▶ **本文**

♪楽譜ってナニ?
演奏するうえにおいて楽譜は不可欠です。でもそこに書かれている音符や強弱記号、表情記号やテンポ記号などにどんな意味が込められているのでしょうか。最古の楽譜と思われるグレゴリオ聖歌(9世紀から10世紀頃)には音符が並んでいるだけで、拍子や小節の概念はなかったのです。
現在では音符どおり音を出すとなんとなく曲らしくなりますが、どんな曲なのか良く分からないこともあります。楽譜には言語よりも伝えにくい、理解しにくい多くの記号が書かれているだけなのです。それらの記号は独立したものではなく、関係性の強いものです。
例えば、速度記号でいいますと
「快活に」と習った「Presto」はイタリア語では「早く終わる人」、「すぐに」、「間もなく」、「迅速に」の意味です。
同様に 「活発に」と習った「Vivace」は「頭の回転の良い」、「鋭い」、「鮮やか」
「速く」の「Alleglo」は「明るい」、「嬉しい」、「派手な」

▶ **データ**
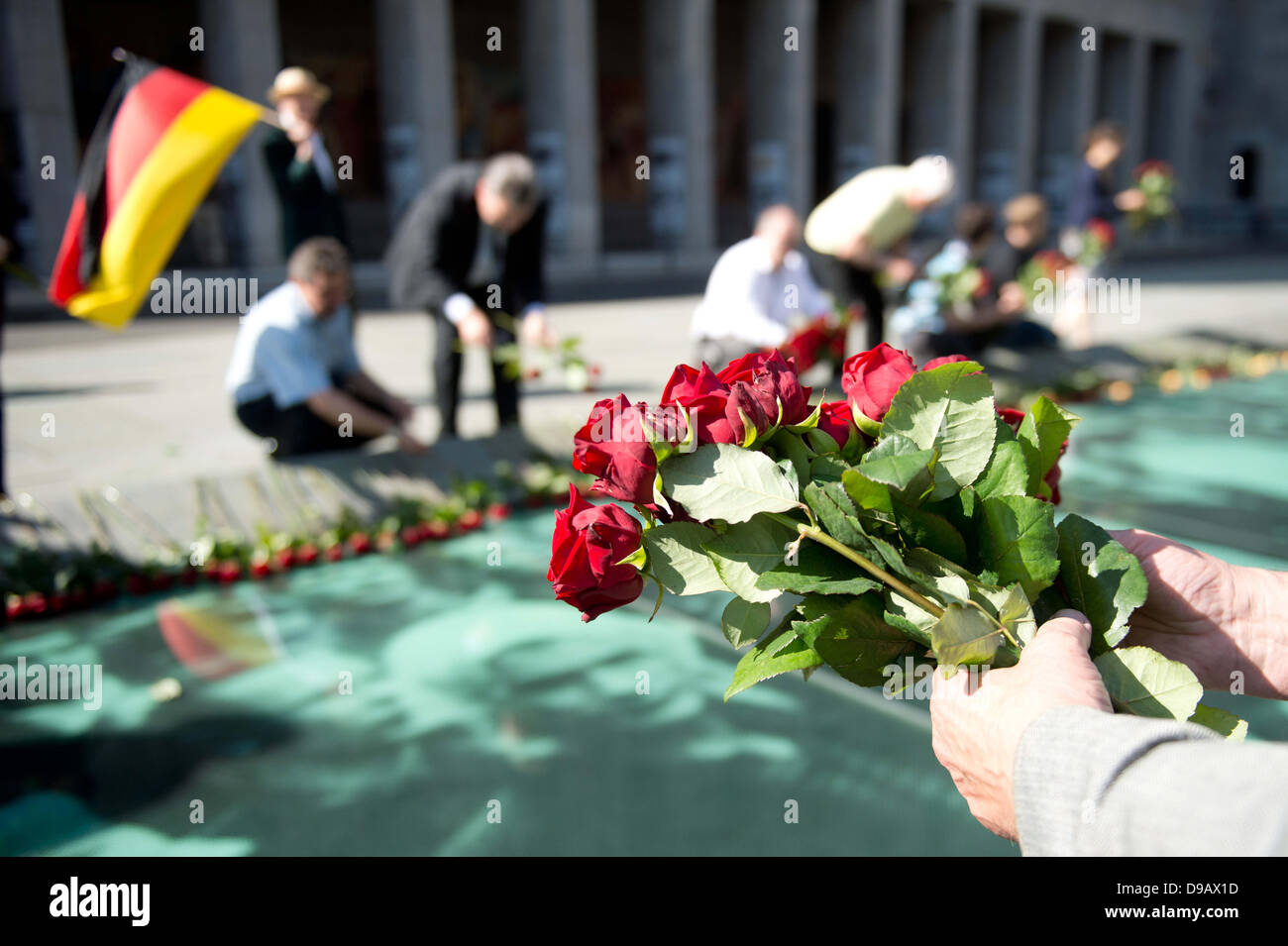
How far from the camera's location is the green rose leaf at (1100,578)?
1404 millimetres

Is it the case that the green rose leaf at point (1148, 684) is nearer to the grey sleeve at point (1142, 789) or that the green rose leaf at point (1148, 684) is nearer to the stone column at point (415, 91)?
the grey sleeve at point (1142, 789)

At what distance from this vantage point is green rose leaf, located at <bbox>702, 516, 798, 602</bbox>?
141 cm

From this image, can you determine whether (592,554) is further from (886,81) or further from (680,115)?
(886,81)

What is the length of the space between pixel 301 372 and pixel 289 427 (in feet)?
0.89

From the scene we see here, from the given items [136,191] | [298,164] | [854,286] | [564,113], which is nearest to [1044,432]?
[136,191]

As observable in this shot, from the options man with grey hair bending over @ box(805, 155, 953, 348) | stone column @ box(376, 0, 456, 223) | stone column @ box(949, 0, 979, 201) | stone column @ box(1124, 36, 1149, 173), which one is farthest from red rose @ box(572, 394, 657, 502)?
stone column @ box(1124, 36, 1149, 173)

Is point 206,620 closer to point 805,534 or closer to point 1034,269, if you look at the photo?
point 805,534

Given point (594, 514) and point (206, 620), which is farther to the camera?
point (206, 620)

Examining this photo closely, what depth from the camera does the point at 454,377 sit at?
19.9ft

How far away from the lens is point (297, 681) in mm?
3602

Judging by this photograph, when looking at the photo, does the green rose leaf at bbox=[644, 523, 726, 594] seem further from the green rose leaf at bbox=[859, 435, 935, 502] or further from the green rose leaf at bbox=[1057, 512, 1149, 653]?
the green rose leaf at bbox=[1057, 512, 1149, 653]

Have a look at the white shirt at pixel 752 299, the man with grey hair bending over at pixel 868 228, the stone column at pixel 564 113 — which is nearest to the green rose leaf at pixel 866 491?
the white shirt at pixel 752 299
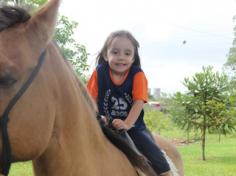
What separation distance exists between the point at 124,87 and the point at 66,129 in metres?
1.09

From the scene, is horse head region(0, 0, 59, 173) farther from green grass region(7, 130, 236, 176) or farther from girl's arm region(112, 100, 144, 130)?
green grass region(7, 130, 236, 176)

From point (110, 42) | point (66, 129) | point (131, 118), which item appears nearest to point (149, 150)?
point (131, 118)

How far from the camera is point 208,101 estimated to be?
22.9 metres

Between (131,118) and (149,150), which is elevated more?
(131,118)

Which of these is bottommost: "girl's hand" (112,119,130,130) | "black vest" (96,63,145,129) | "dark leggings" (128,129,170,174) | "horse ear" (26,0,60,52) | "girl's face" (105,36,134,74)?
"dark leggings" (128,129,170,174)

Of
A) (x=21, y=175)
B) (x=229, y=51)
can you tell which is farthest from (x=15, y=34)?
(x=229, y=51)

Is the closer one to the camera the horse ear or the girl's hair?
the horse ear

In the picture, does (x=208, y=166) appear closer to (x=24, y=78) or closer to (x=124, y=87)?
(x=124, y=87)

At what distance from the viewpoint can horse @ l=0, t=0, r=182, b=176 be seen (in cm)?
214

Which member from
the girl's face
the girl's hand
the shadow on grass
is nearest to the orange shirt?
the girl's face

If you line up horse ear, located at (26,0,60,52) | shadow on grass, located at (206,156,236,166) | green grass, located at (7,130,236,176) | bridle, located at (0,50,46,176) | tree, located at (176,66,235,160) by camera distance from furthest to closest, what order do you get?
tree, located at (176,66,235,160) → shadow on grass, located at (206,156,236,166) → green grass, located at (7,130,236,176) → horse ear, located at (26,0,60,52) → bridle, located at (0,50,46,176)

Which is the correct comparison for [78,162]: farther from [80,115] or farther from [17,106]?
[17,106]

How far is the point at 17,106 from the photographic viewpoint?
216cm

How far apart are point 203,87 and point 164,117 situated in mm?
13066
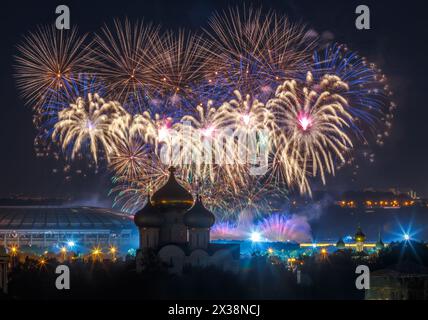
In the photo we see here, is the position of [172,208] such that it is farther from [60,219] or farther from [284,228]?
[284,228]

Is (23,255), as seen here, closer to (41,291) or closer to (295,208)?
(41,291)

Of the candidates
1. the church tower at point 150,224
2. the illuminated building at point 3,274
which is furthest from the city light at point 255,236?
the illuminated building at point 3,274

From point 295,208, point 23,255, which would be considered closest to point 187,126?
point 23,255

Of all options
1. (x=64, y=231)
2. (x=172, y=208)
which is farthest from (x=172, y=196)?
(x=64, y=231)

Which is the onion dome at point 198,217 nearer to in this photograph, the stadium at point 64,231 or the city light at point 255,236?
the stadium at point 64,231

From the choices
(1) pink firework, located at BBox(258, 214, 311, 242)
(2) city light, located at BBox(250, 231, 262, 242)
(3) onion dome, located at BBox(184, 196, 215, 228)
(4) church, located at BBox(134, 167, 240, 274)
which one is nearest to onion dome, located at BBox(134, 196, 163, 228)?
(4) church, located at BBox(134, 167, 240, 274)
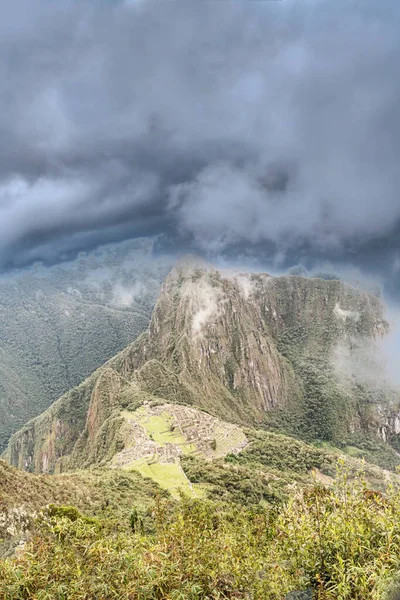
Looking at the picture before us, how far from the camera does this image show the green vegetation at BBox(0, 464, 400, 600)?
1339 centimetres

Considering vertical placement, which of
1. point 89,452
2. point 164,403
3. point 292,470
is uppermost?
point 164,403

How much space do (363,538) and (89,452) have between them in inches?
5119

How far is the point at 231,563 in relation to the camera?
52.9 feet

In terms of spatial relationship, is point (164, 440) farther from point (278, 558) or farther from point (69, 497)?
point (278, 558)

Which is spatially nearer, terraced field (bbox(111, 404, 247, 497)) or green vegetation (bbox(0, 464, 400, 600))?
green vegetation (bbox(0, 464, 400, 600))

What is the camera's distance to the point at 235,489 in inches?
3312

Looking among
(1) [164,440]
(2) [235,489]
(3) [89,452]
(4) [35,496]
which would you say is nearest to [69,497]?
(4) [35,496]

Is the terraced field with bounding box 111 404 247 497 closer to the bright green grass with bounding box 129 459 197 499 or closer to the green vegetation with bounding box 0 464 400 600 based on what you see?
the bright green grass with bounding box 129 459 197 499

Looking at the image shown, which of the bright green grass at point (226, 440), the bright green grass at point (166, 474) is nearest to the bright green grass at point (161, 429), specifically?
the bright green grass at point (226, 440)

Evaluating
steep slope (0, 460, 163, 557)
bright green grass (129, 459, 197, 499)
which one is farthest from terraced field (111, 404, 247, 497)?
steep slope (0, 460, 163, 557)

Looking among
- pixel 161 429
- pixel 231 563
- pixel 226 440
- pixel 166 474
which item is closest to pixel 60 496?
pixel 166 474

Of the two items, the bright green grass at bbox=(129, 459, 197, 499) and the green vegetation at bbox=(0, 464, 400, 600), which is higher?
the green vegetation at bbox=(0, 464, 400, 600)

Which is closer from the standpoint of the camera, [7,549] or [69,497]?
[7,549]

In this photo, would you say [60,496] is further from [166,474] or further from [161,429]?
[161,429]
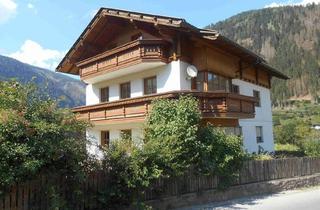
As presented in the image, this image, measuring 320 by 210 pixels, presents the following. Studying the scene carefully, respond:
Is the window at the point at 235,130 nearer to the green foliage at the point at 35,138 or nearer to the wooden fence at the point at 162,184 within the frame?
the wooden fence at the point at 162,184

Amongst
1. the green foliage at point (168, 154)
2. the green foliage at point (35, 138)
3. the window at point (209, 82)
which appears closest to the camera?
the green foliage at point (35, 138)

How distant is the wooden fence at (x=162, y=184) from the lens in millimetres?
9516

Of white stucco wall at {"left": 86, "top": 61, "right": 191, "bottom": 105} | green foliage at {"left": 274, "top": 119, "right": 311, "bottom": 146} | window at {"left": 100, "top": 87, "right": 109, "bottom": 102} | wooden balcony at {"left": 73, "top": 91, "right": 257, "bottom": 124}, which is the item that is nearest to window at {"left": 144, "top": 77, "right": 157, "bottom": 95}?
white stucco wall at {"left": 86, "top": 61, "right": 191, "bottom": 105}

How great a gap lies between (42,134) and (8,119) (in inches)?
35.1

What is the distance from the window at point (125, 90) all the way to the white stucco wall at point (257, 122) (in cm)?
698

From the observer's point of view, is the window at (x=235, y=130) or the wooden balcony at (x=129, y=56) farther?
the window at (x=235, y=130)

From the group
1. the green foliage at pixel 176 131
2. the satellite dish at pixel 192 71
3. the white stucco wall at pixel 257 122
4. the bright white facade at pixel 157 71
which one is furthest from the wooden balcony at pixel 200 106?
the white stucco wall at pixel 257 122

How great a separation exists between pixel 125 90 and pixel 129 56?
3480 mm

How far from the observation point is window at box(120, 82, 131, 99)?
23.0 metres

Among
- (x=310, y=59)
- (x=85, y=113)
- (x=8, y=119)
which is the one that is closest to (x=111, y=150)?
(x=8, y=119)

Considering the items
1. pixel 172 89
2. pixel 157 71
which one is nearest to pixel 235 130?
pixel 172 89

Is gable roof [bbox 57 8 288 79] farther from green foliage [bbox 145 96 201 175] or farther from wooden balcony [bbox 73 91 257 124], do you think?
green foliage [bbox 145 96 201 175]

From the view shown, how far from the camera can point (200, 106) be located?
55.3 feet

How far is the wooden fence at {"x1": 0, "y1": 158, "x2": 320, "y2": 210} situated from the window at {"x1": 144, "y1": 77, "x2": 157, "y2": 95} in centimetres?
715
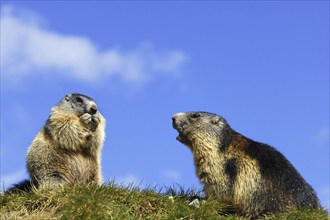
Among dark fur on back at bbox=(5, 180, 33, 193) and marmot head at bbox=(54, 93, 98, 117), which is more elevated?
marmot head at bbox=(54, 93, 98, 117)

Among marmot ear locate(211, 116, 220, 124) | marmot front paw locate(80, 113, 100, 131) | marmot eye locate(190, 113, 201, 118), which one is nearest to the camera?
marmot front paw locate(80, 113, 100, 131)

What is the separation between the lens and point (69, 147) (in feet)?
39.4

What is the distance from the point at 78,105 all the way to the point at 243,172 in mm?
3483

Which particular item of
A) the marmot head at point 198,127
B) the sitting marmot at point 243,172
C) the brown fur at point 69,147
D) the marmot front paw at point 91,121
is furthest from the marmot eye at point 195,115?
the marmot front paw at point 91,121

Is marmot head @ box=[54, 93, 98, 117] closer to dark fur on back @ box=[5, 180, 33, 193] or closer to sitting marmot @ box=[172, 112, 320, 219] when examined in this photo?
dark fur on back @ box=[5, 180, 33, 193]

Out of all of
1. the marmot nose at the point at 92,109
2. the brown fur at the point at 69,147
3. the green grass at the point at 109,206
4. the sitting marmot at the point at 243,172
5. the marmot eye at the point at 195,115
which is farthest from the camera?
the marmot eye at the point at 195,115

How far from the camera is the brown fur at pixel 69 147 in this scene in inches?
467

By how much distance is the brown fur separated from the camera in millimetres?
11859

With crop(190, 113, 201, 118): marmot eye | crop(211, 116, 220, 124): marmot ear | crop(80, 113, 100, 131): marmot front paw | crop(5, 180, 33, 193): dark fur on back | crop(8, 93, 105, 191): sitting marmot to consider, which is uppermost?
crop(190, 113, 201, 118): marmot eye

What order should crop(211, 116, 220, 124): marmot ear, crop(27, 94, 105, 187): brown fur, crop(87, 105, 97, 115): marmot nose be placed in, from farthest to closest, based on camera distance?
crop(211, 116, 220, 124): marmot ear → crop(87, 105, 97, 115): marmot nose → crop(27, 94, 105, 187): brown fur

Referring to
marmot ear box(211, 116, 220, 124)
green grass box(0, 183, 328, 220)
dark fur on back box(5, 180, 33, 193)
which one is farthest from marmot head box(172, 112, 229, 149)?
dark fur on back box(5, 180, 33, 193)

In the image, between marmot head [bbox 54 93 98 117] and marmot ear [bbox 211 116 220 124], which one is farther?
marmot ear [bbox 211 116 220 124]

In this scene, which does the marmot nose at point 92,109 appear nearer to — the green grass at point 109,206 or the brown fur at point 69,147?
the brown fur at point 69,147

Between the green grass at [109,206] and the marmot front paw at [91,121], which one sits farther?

▶ **課題**
楽譜について述べた本文の続きを、最後の文の後から書き進めなさい。

▶ **解答**
「中くらいの速さ」の「Moderato」は「適当」「程良い」
「歩く速さ」の「Andannte」は「散歩をする」、「ぶらぶらする」
「ゆるやかに」の「Adagio」は「くつろぐ」、「格言」
「幅広くゆるやかに」の「Largo」は「だぶだぶの服を着た人」、「幅広い」、「ゆったりと」の意味があります。
そして時代や民族によって生活リズムや歩く速さは変わってくるのではないでしょうか。当然速度記号の感じ方は変わってくるのが当たり前と考えるべきでしょう。
イタリア語の意味を知ると演奏も変わってきそうですね。
そして、強弱記号も同じように
「フォルテ」は「強く」と習いましたが、「雄大な」、「エネルギッシュな」、「心が広い」等とも、
また、ピアノは「弱く」だけではなく「優しい」、「可愛い」、「密やかに」、「静寂」等の意味を持っているのです。
だから楽譜の冒頭に書いてある「副題」や表情記号によって音符の扱いが変わってくるのです。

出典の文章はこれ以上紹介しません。